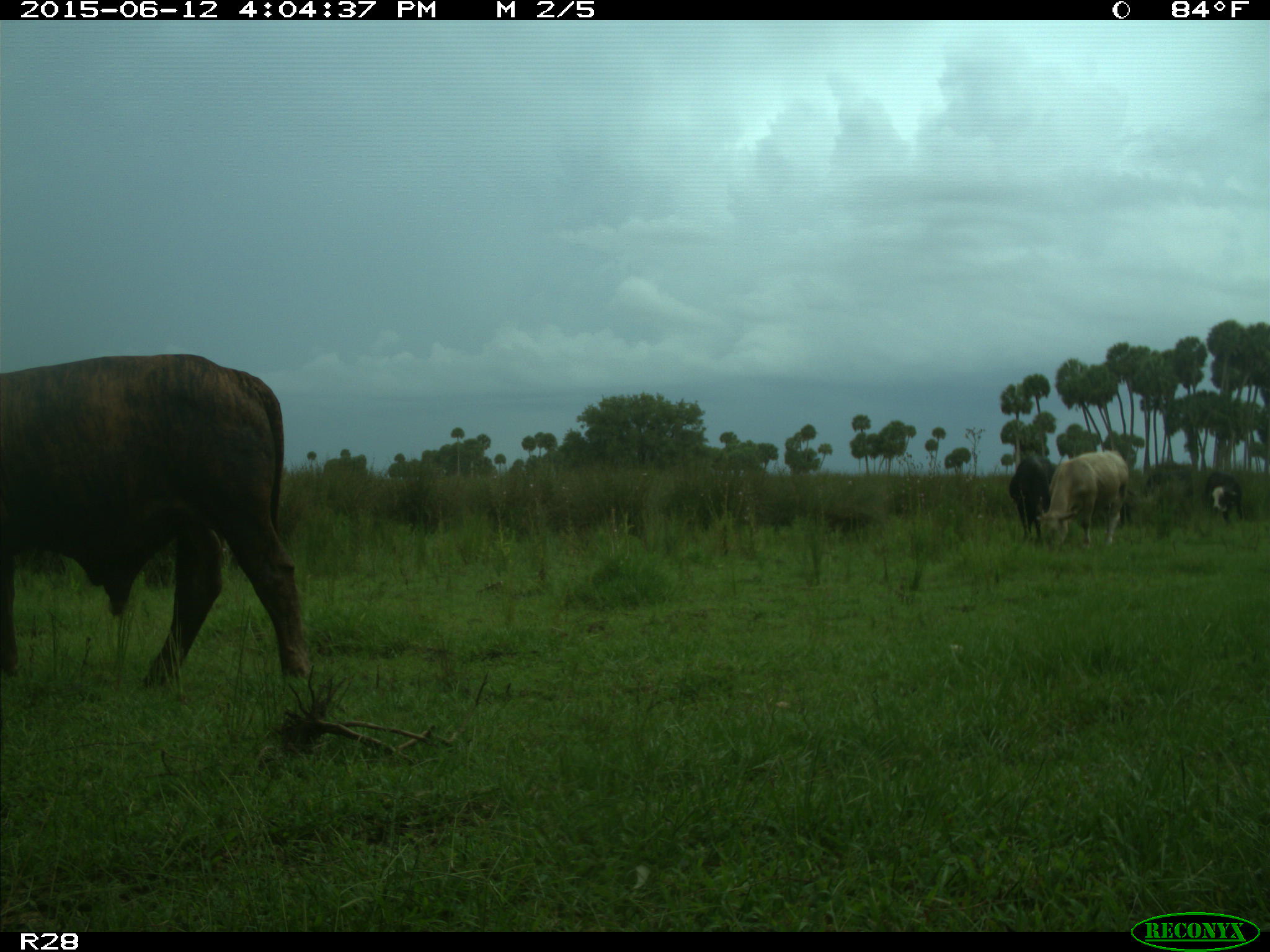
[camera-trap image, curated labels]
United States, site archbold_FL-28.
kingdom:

------------------------------------

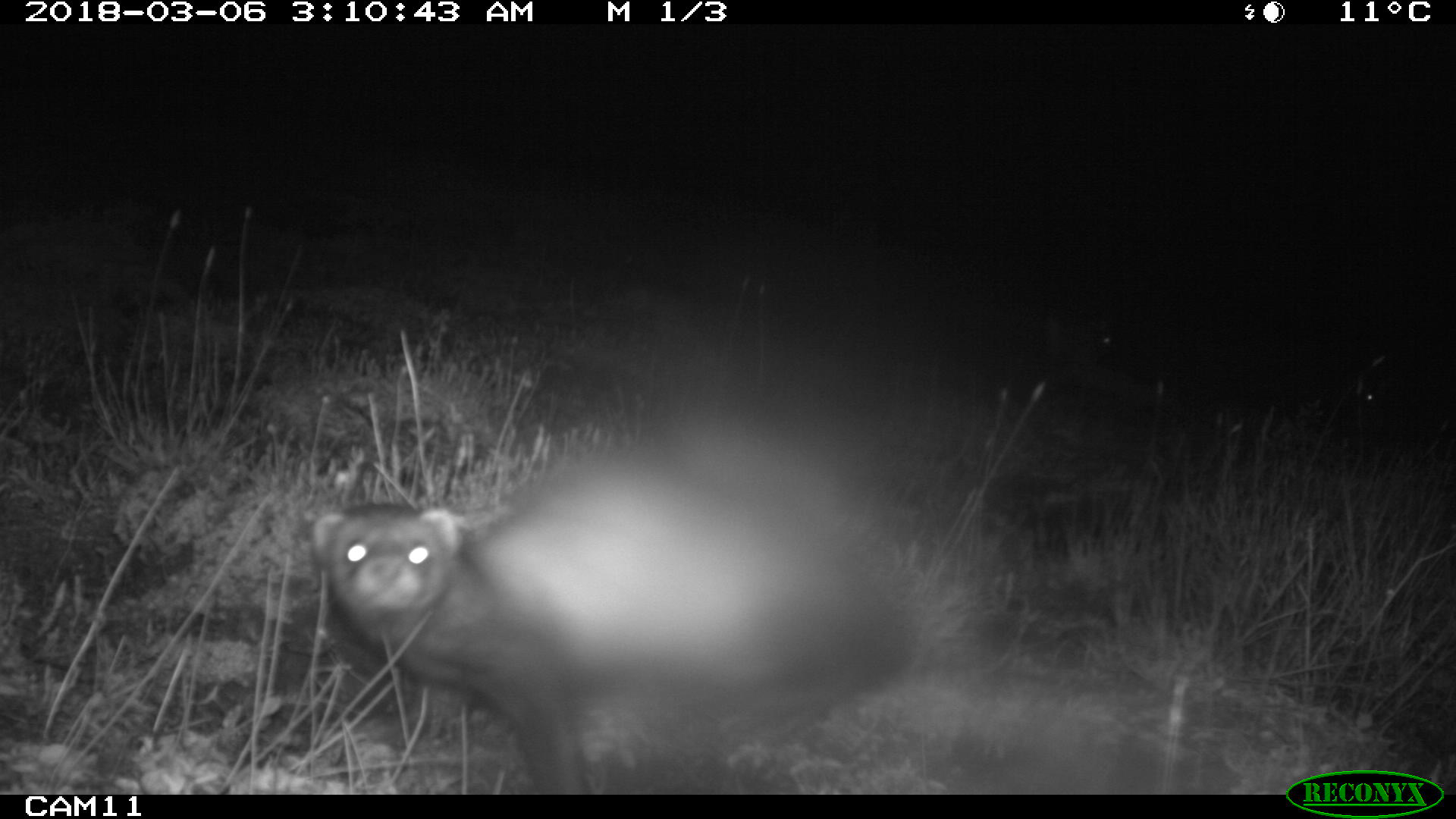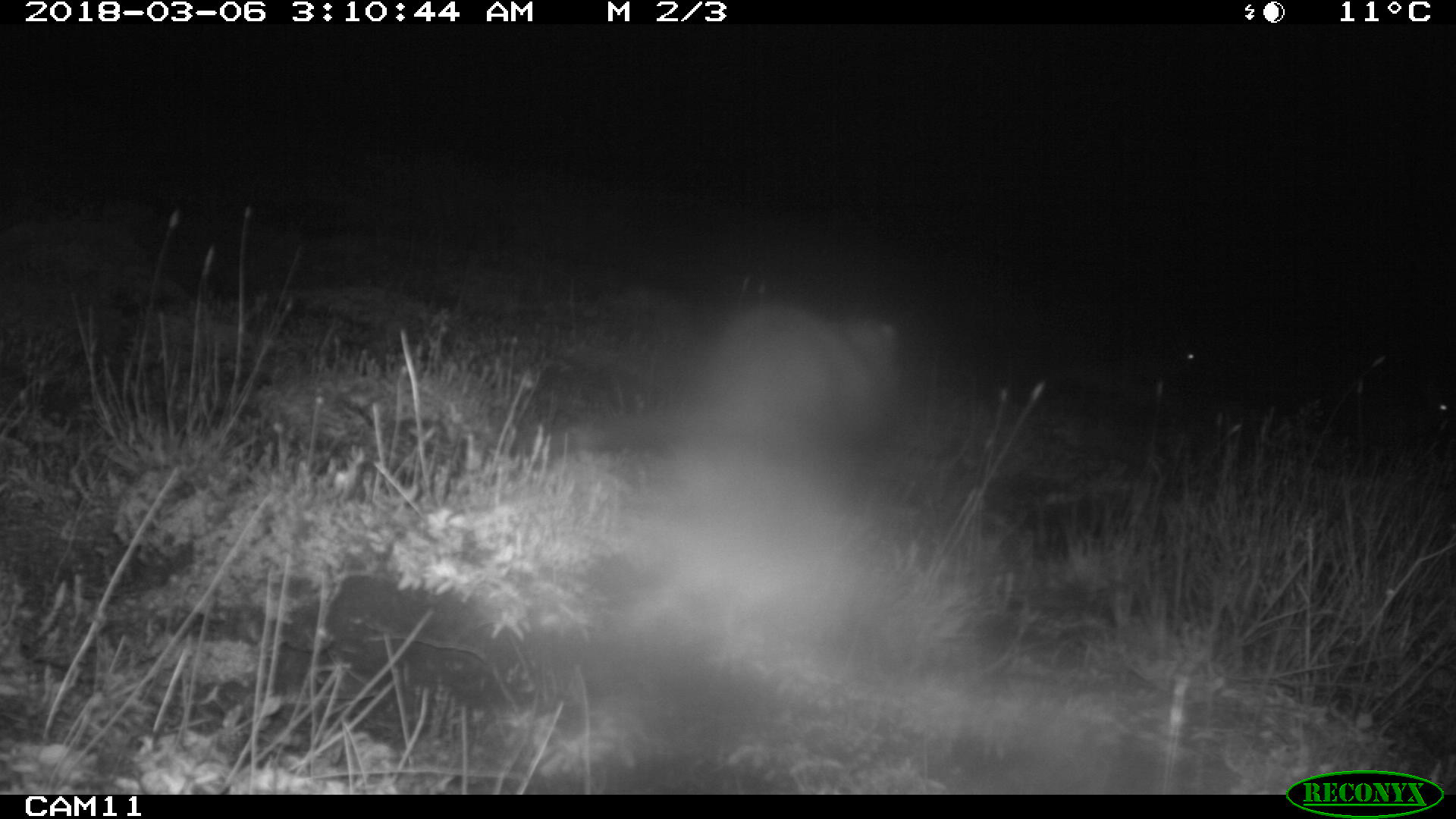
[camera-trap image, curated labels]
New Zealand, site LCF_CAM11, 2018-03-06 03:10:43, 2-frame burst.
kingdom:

------------------------------------

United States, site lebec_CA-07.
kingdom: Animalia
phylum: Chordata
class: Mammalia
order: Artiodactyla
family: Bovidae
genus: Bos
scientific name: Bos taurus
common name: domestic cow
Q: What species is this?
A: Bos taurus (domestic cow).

------------------------------------

- **Your objective**: Whenever a line above contains "site", copy that line.

- **Output of the exercise**:
United States, site archbold_FL-28.
New Zealand, site LCF_CAM11, 2018-03-06 03:10:43, 2-frame burst.
United States, site lebec_CA-07.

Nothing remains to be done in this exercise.